ALBUQUERQUE, N.M. — The shopping mall slayings of at least 62 people in Nairobi, Kenya, has touched the former coach of the Albuquerque Thunderbirds NBA Development League team.
John Coffino was with the Thunderbirds from 2007 to 2010. Now the coach of a girls junior varsity high school team and a developmental men’s professional-league team in Nairobi, he is dealing with the shooting death of a player from the girls team.
It’s “such a terrible horror show of major proportions,” Coffino wrote in an email interview from Nairobi.
Among those slain in the attack and subsequent hostage situation that began Saturday was Coffino’s point guard, Nuriana Merali.
“Nuriana Merali was the sweetest angel on campus: always joking with me, saying I don’t run them enough, so she would run extra sprints after practice,” he recalled.
The attack took place at the Westgate shopping mall, where he had planned to have a breakfast meeting Sunday with his boys team from the Dankind Academy.
“I had met her family after our first game; so nice and pleasant,” Coffino wrote. “Friday we played with the varsity girls and she played so well. When we were handing out the uniforms, she pleaded with me to give her No. 22 but I waited until she was the only one left to get a jersey, until she gave me that smile and I gave in. Friday I gave her the nickname Gingerbread Girl. All the other girls wanted nicknames, too.”
The shootings have taken a tremendous toll on the community and on the teams, he wrote.

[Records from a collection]
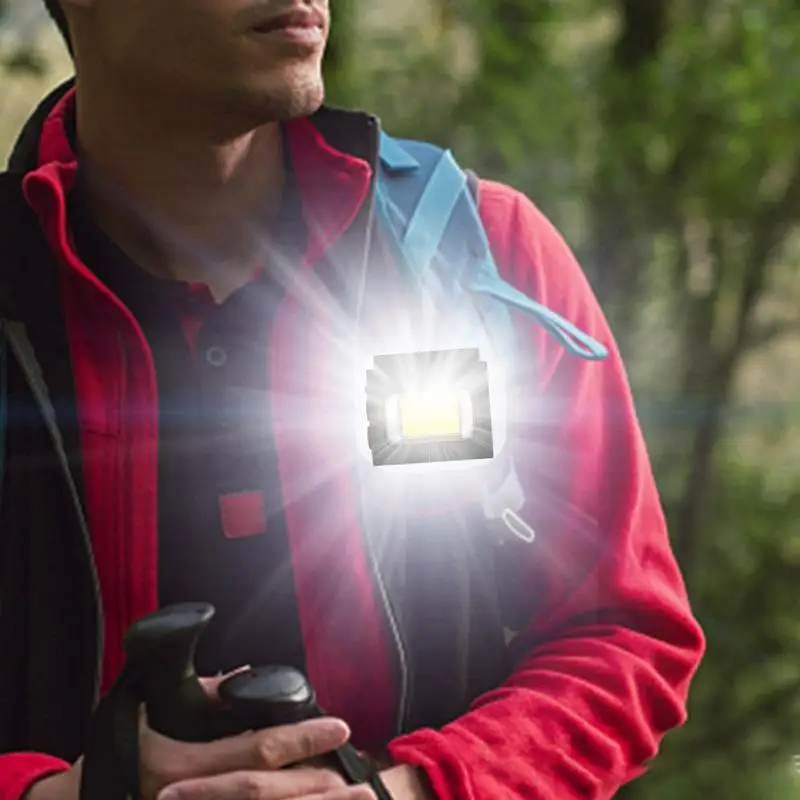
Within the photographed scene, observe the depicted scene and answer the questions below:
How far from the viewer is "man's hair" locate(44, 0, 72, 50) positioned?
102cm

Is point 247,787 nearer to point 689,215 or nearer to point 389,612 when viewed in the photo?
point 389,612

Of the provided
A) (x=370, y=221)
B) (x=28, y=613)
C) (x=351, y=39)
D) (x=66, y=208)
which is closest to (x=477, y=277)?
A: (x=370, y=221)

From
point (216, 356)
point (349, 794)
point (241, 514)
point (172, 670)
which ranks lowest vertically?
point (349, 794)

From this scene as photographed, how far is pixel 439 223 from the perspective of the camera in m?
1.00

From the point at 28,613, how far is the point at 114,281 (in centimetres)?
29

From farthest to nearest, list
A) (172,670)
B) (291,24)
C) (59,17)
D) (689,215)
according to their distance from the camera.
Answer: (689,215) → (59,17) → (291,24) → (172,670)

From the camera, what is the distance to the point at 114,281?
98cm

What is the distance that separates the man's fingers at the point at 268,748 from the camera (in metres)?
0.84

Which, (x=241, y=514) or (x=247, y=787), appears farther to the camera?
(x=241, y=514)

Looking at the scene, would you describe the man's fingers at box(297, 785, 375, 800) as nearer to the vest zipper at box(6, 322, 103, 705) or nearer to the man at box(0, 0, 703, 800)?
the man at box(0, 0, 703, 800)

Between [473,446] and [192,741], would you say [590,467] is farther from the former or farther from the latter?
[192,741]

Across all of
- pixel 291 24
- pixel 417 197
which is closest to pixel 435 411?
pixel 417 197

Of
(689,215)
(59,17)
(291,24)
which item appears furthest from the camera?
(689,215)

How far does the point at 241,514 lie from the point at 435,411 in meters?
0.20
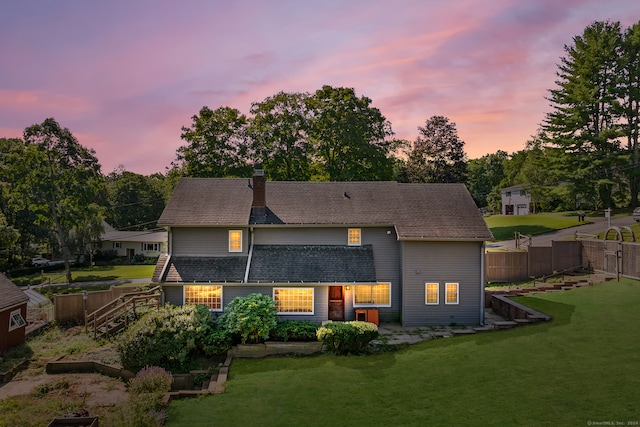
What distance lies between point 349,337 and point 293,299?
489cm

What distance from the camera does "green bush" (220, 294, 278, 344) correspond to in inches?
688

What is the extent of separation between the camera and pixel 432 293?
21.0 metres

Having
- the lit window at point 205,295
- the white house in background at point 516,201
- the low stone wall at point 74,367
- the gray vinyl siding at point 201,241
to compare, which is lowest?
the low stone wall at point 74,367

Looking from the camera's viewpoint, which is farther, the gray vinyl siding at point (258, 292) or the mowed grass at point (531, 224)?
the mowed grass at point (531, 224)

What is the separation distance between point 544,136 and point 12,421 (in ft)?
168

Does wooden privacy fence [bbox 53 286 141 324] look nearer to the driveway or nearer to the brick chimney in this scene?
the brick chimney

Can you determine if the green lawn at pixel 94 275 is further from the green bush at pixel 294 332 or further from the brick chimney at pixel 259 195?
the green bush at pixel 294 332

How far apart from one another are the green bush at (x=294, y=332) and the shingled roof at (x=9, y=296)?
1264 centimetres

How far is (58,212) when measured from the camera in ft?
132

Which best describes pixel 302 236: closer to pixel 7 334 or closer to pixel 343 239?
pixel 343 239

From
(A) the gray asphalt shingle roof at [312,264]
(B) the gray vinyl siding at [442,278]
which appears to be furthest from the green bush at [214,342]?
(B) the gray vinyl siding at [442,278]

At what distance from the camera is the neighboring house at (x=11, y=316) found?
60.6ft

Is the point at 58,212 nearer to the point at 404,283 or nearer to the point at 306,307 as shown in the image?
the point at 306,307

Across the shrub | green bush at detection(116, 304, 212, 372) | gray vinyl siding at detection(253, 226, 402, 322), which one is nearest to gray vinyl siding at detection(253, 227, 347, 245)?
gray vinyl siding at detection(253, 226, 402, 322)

[Required actions]:
- A) Name each day of the week mentioned in the article about the Nairobi mall attack, in the order of first appearance.
- B) Please carry on the article about the Nairobi mall attack from its final sentence.

[Responses by item number]:
- A) Saturday, Sunday, Friday

- B)
“I am sooooo heartbroken over this tragedy and unfair situation,” Coffino wrote. “She had her whole life ahead of her and so much to give. … Needless to say, the school, community, my men’s team and, most of all, her teammates are grief stricken.”
Trying to use some time on the court as therapy to alleviate some of the pain, Coffino wrote that it hasn’t been easy to get the players to agree.
“I worry about the players is all,” he wrote. “Both teams. They are in mourning and find it hard to get on the court when I think it would be good therapy. But I can’t feel what they are feeling.”
Merali’s mother and aunt were also killed during the shooting rampage. The Kenya Defense Forces was still fighting late Monday to secure the mall. The Shabab militant group based mainly in neighboring Somalia is claiming responsibility for the attack, in which at least 175 people have been injured.
“I meet with my girls at school (today) to talk about things. I told them I’m here for them 24/7, and even though my heart is broken, I have plenty left for them,” Coffino said. “My family wants me to come home, but my players need me and I need them, so I stay.”